Special thanks to Ben Kerrey and Todd Florin, two of my fellow attendings who brought this issue to my attention and helped compile information for the post.

In adults with community acquired pneumonia there has been mounting evidence that adjunctive treatment with corticosteroids improves outcomes. There are two meta analyses, PLoS One, and Annals of Internal Medicine and several RCTs. As the Infectious Diseases Society of America guideline for adults from 2007 is currently being revised this issue remains up for debate.
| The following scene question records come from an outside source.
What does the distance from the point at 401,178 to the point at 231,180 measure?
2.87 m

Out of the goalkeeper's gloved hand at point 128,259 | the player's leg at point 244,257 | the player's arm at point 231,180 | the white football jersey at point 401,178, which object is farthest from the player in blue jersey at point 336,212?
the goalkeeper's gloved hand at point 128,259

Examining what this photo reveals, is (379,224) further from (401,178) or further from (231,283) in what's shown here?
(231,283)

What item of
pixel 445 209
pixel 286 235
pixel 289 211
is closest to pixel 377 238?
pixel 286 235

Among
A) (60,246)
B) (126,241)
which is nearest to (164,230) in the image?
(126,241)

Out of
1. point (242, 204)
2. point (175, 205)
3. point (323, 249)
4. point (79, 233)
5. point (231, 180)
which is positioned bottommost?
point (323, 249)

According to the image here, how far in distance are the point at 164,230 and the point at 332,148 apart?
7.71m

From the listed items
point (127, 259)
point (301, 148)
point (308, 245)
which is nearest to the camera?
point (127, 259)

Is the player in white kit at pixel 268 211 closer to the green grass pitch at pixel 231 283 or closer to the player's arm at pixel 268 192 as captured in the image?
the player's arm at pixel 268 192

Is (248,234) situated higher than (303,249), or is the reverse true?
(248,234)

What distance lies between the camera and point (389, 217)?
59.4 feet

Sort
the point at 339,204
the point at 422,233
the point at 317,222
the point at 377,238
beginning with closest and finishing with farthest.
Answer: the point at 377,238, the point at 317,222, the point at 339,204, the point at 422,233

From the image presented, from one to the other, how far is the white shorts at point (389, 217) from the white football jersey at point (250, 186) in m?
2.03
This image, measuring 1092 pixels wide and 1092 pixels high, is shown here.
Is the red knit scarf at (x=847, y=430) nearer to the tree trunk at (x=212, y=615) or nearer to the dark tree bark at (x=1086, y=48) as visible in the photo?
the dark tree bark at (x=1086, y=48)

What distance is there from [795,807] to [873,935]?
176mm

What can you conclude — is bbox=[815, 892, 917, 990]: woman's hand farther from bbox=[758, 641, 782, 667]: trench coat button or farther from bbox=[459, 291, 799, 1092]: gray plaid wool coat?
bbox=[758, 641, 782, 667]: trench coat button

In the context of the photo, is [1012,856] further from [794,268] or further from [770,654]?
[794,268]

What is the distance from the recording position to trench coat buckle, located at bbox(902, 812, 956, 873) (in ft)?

This obviously begs the question as to whether or not corticosteroids will be helpful in kids – specifically in measurable metrics such as length of illness, length of hospital stay or disease course. As is the case with many issues in pediatrics the evidence is lacking or underdeveloped. In two retrospective studies the evidence suggests that children admitted with community acquired pneumonia who are not wheezing and/or do not have asthma will have higher rates of treatment failure and longer length of stay. See Ambroggio et al, from J Pediatric Infect Dis Soc, 2015 and Weiss et al, from Pediatrics, 2015 for more. Certainly though, children that have asthma and now have an exacerbation secondary (presumably) to their community acquired pneumonia will probably benefit from systemic corticosteroids. The 2010 IDSA community acquired pneumonia guidelines for children make no mention of this though.

The Bottom Line

  • If a child under 18 years has community acquired pneumonia and DOES NOT have asthma there is currently insufficient evidence that corticosteroids will be beneficial.
  • If a child under 18 has community acquired pneumonia and does have an asthma exacerbation as well (needing regular beta agonist treatments) then by all means give them steroids. And remember, dexamethasone is just as good as prednisone.
  • If you have an adult patient with community acquired pneumonia, especially severe disease steroids might help.